-------------------------------------------------------------------------------
help for parplot
-------------------------------------------------------------------------------

Parallel coordinates plots

parplot varlist [if exp] [in range] [ , by(byvar [, suboptions]) horizontal over(varname) transform(transform) variablelabels plot(plot) addplot(plot) graph_options ]

Description

parplot produces a parallel coordinates plot of varlist. Each variable is plotted on a separate vertical or horizontal scale and the values for each observation are shown by connected line segments. An observation will be ignored if it has missing values for any variable in varlist (and by default, if by() is specified, for byvar).

Such plots have a long history under various guises. Wegman (1990) gave a definitive account for a statistical readership. Cooke and van Noortwijk (2000) discuss their use, under the name cobweb plots, in sensitivity analysis. Robbins (2005) gives examples in an introductory text. Andrienko and Andrienko (2005) give further examples and extensions.

Options

by() specifies that a separate plot should be drawn for each value of byvar. See help on by_option and note, among other possibilities, the suboptions total and missing.
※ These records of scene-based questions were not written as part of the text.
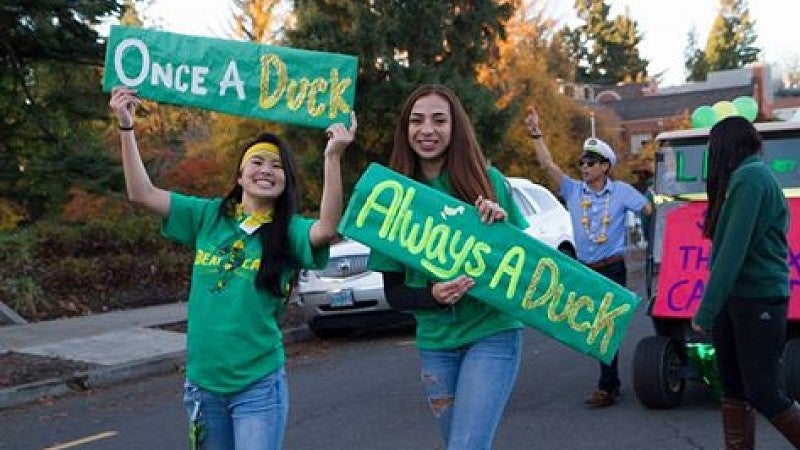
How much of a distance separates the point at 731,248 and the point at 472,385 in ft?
5.34

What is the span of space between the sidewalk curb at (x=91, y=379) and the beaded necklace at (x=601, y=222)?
198 inches

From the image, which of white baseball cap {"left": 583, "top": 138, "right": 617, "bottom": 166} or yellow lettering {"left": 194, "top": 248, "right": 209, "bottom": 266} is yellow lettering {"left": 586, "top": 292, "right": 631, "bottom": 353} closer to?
yellow lettering {"left": 194, "top": 248, "right": 209, "bottom": 266}

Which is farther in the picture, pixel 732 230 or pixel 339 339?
pixel 339 339

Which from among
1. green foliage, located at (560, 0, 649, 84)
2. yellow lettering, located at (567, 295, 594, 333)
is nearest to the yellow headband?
yellow lettering, located at (567, 295, 594, 333)

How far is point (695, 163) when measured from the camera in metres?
7.92

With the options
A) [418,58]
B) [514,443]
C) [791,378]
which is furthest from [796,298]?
[418,58]

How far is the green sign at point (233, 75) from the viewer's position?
13.9ft

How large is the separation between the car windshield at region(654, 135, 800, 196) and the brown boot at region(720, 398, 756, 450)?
2915mm

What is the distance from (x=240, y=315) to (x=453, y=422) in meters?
0.88

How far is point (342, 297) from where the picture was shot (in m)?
11.4

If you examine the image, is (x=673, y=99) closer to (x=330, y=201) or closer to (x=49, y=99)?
(x=49, y=99)

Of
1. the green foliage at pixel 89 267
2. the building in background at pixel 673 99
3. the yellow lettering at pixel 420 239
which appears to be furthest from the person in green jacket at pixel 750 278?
the building in background at pixel 673 99

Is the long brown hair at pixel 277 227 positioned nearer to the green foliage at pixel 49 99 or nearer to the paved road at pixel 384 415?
the paved road at pixel 384 415

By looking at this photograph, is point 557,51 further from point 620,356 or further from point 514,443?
point 514,443
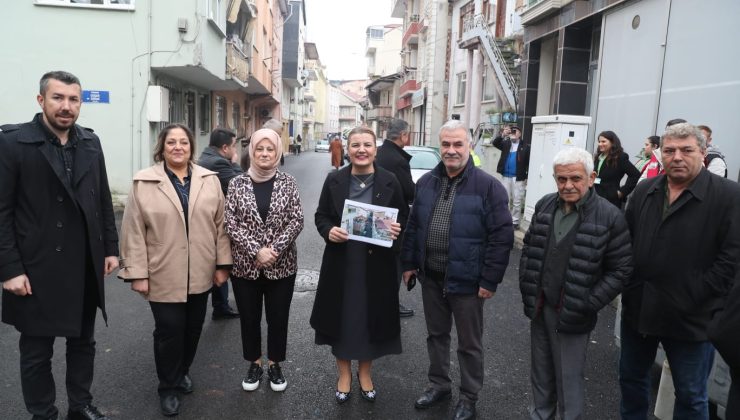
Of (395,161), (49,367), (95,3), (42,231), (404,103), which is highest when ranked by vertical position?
(404,103)

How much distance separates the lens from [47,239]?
3295mm

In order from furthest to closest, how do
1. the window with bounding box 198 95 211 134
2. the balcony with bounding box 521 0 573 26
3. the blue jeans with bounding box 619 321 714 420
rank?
the window with bounding box 198 95 211 134 → the balcony with bounding box 521 0 573 26 → the blue jeans with bounding box 619 321 714 420

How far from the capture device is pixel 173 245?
12.4ft

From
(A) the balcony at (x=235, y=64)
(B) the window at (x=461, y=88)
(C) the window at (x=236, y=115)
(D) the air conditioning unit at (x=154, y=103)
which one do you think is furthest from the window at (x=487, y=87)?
(D) the air conditioning unit at (x=154, y=103)

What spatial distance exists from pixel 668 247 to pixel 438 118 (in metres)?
30.5

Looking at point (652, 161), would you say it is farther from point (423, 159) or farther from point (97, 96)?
point (97, 96)

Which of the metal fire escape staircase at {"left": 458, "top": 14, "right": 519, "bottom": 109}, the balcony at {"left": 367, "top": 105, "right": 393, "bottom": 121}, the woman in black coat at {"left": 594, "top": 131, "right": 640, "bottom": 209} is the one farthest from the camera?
the balcony at {"left": 367, "top": 105, "right": 393, "bottom": 121}

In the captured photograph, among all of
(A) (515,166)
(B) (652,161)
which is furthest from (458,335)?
(A) (515,166)

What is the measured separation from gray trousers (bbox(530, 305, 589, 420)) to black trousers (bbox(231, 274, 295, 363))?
6.13 ft

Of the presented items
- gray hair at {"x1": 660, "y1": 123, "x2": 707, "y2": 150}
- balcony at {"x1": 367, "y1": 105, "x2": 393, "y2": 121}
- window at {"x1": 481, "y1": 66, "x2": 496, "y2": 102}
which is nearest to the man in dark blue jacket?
gray hair at {"x1": 660, "y1": 123, "x2": 707, "y2": 150}

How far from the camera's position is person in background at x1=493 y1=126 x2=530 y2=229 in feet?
37.9

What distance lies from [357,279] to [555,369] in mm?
1487

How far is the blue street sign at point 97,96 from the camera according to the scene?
1189 centimetres

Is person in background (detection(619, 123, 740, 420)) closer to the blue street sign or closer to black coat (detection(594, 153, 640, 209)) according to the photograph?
black coat (detection(594, 153, 640, 209))
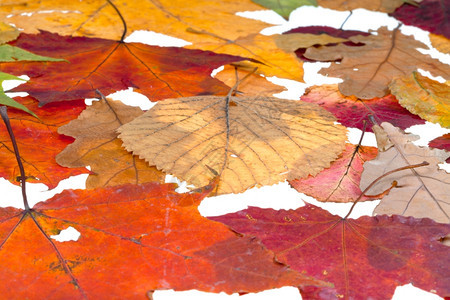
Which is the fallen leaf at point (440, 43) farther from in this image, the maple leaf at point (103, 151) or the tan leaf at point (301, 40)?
the maple leaf at point (103, 151)

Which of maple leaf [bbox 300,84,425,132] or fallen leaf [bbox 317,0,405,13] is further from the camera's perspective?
fallen leaf [bbox 317,0,405,13]

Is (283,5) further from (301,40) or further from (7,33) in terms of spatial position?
(7,33)

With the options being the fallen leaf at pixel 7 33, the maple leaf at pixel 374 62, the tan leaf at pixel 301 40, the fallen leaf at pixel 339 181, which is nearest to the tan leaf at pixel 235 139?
the fallen leaf at pixel 339 181

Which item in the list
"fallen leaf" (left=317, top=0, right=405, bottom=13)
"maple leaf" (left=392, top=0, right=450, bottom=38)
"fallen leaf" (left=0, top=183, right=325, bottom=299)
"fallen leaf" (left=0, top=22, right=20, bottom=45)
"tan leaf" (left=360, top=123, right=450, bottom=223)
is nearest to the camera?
"fallen leaf" (left=0, top=183, right=325, bottom=299)

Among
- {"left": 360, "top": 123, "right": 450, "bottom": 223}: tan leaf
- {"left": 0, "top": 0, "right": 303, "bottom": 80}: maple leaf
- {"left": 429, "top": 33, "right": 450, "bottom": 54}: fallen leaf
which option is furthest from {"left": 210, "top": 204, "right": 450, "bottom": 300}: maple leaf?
{"left": 429, "top": 33, "right": 450, "bottom": 54}: fallen leaf

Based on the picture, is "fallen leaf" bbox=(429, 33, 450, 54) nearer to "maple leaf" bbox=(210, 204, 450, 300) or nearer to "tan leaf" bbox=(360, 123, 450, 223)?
"tan leaf" bbox=(360, 123, 450, 223)

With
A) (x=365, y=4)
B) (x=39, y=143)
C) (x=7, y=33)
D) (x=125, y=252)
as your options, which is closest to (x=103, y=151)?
(x=39, y=143)

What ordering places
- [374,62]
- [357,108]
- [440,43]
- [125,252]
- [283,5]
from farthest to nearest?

horizontal draws variable scales horizontally. The default is vertical.

over() specifies a variable to be used to identify different categories. Different pens will be used for different categories, and it is possible to specify different marker symbols, line patterns, and so forth.

transform() specifies a transformation to be applied to each variable before plotting. Each transformation may be specified by as little as one letter, m, c, s or r.

maxmin specifies transforming to (value - minimum) / (maximum - minimum), which is the default. Values shown thus vary from 0 to 1.

centered or centred specifies transforming to (value - median) / max(maximum - median, median - minimum). Each median thus is shown at 0 and values shown vary from (possibly) -1 to (possibly) 1. Note that transformed values for any given variable will attain both -1 and 1 if and only if maximum - median = median - minimum. This transform was used by Gleason (1996).

standardized or standardised specifies transforming to (value - mean) / SD. Each mean thus is shown at 0.

raw specifies no transform, i.e. data are shown as supplied. This may be a good choice for variables expressed in the same units.

variablelabels specifies that multiple variables be labelled by their variable labels. The default is to use variable names.

plot(plot) provides a way to add other plots to the generated graph; see help plot option. (Stata 8 only.)

addplot(plot) provides a way to add other plots to the generated graph; see help addplot option. (Stata 9 up.)

graph_options are options of twoway connected.

Examples

. sysuse census, clear

. foreach v in death divorce marriage { . gen r_`v' = log10(`v' / pop) . }

. foreach t in maxmin centred standardised raw { . parplot r_* , tr(`t') by(region, caption(logarithmic scales) title(US states 1980) t1(`t' scaling)) hor yla(1 "deaths" 2 "divorces" 3 "marriages", ang(h)) . more . }

. sysuse auto, clear . gen gpm = 1 / mpg . parplot gpm weight disp, xsc(r(0.8 3.2)) yla(, ang(h)) over(foreign) ms(oh dh) clp(_ ".#") . parplot gpm weight disp, hor ysc(r(0.8 3.2)) yla(, ang(h)) over(foreign) ms(oh dh) clp(_ ".#")

Acknowledgments

The parcoord program written by John R. Gleason for Stata 4 (Gleason 1996) was a most valuable start for this program.

Vince Wiggins made very helpful comments. Ian S. Evans supplied the Andrienko reference. Scott Merryman found a bug. Garry Anderson provoked an update of the help.

Author

Nicholas J. Cox, Durham University, U.K. n.j.cox@durham.ac.uk

References

Andrienko, G. and N. Andrienko. 2005. Blending aggregation and selection: adapting parallel coordinates for the visualization of large datasets. Cartographic Journal 42: 49-60.

Cooke, R.M. and J.M. van Noortwijk. 2000. Graphical methods. In Santelli, A., K. Chan and E.M. Scott (eds) Sensitivity analysis. Chichester: John Wiley, 245-264.

Gleason, J.R. 1996. Graphing high-dimensional data using parallel coordinates. Stata Technical Bulletin 29: 10-14 (STB Reprints 5: 53-60).

Robbins, N.B. 2005. Creating More Effective Graphs. Hoboken, NJ: Wiley.

Wegman, E.J. 1990. Hyperdimensional data analysis using parallel coordinates. Journal, American Statistical Association 85: 664-675.